→ **WORK REQUIRED**:
The lines below starting at the line containing "Offers control, immediate" and ending at the line containing "WEB DESIGN AND DIGITAL MARKETING" are to be repeated exactly, with both ends kept and nothing else added.

======== EXTRACTED MATERIAL ========

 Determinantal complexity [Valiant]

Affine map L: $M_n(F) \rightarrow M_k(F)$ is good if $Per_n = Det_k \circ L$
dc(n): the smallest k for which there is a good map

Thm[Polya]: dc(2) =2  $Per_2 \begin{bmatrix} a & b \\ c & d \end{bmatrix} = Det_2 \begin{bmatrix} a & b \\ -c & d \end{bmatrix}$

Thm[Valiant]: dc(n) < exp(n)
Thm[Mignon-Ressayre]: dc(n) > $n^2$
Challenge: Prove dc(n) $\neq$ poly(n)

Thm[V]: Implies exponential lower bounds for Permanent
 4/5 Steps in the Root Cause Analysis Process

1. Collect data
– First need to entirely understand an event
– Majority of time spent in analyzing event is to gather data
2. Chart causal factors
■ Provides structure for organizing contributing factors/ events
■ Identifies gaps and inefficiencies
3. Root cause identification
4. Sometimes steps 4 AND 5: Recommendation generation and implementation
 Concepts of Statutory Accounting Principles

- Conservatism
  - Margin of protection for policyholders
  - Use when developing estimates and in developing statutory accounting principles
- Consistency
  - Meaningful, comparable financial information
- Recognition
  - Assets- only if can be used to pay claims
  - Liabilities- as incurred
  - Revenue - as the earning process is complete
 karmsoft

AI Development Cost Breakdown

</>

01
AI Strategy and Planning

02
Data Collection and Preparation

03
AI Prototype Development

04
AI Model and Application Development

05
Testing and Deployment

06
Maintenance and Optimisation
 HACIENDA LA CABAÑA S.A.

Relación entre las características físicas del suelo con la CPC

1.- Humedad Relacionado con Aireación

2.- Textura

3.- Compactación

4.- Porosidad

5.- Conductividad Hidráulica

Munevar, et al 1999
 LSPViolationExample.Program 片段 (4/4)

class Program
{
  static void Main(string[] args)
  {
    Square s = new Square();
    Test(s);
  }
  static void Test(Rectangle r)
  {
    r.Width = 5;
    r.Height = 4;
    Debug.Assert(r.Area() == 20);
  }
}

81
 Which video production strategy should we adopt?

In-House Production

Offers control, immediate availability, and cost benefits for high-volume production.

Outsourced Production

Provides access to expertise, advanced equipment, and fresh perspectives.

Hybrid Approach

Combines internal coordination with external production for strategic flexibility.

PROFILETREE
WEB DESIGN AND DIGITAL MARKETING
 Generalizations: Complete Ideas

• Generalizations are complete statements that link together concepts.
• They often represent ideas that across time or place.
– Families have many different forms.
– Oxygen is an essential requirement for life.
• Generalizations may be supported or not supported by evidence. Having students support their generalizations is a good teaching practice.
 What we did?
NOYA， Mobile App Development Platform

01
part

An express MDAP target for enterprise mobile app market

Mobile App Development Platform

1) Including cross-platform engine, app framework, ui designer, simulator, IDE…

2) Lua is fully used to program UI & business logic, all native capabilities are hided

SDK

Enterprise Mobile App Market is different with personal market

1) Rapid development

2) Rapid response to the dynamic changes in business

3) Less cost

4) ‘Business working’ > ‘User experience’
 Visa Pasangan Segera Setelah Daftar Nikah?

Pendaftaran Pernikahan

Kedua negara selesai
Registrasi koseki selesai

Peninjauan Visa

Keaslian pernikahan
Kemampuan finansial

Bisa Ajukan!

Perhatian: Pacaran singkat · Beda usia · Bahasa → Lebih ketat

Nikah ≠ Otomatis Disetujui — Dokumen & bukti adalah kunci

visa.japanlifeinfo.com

========

→ **YOUR SOLUTION**:
Offers control, immediate availability, and cost benefits for high-volume production.

Outsourced Production

Provides access to expertise, advanced equipment, and fresh perspectives.

Hybrid Approach

Combines internal coordination with external production for strategic flexibility.

PROFILETREE
WEB DESIGN AND DIGITAL MARKETING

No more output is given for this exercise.